**** RECORD EXCERPTS ****
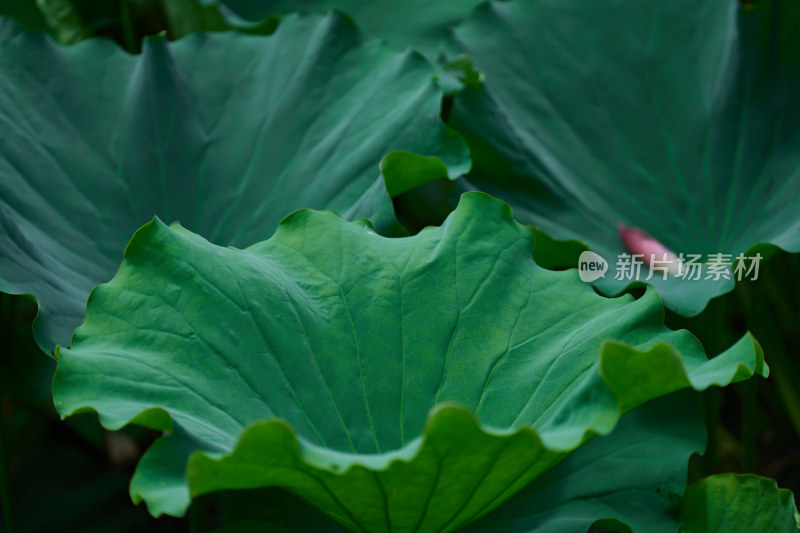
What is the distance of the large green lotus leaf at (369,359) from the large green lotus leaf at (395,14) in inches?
33.2

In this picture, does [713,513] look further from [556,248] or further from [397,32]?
[397,32]

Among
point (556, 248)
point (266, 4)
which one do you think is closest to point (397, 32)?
point (266, 4)

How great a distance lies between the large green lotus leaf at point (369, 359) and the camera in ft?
2.52

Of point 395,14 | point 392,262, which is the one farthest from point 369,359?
point 395,14

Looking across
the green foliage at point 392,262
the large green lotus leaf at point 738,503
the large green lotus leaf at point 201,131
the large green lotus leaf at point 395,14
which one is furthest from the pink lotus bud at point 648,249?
the large green lotus leaf at point 395,14

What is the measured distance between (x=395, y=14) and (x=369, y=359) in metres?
1.15

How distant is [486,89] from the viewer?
1.53m

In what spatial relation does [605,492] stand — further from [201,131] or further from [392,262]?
[201,131]

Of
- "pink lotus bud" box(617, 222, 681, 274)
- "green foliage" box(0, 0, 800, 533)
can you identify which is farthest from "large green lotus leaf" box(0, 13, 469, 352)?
"pink lotus bud" box(617, 222, 681, 274)

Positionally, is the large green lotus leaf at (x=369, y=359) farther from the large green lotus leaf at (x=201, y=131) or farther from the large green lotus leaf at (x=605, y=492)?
the large green lotus leaf at (x=201, y=131)

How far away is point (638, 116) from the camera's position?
5.36 feet

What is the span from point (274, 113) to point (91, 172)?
1.04 feet

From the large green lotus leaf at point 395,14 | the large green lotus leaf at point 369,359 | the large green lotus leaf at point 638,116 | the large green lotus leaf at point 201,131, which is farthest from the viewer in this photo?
the large green lotus leaf at point 395,14

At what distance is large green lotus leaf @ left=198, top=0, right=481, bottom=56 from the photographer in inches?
72.1
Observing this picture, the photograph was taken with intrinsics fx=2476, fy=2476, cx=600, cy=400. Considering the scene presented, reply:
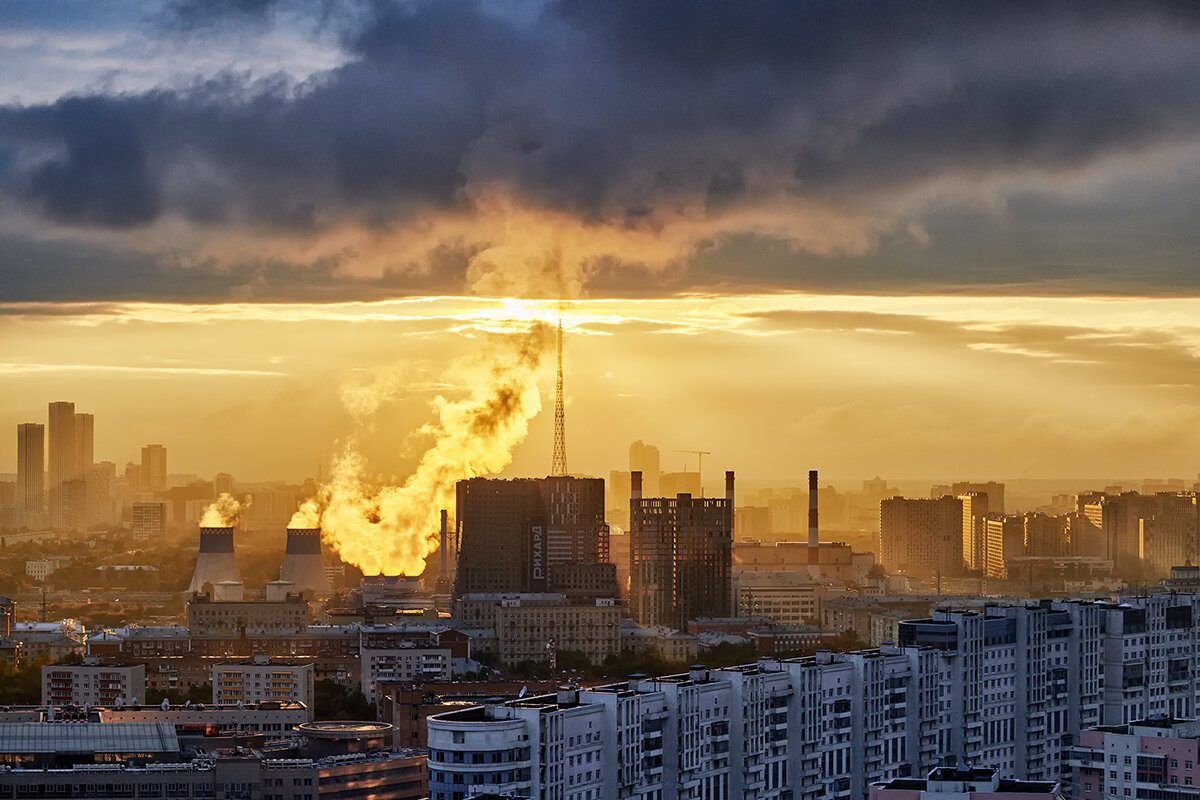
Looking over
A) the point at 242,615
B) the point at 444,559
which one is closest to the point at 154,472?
the point at 444,559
****
TASK GOAL —
Render the material from the line containing "At what distance" through the end of the material as a Markdown table with the columns Row and Line. Put each line in its own numbered row, skip blank lines, and leave the pictures out.

WRITTEN ANSWER —
| Row | Line |
|---|---|
| 1 | At what distance is large green lotus leaf @ left=198, top=0, right=481, bottom=56 from the photographer in inches? |
| 2 | 72.1 |
| 3 | Observing this picture, the photograph was taken with intrinsics fx=2476, fy=2476, cx=600, cy=400. Considering the scene presented, reply: |
| 4 | Looking over |
| 5 | A) the point at 242,615 |
| 6 | B) the point at 444,559 |
| 7 | which one is closest to the point at 154,472? |
| 8 | the point at 444,559 |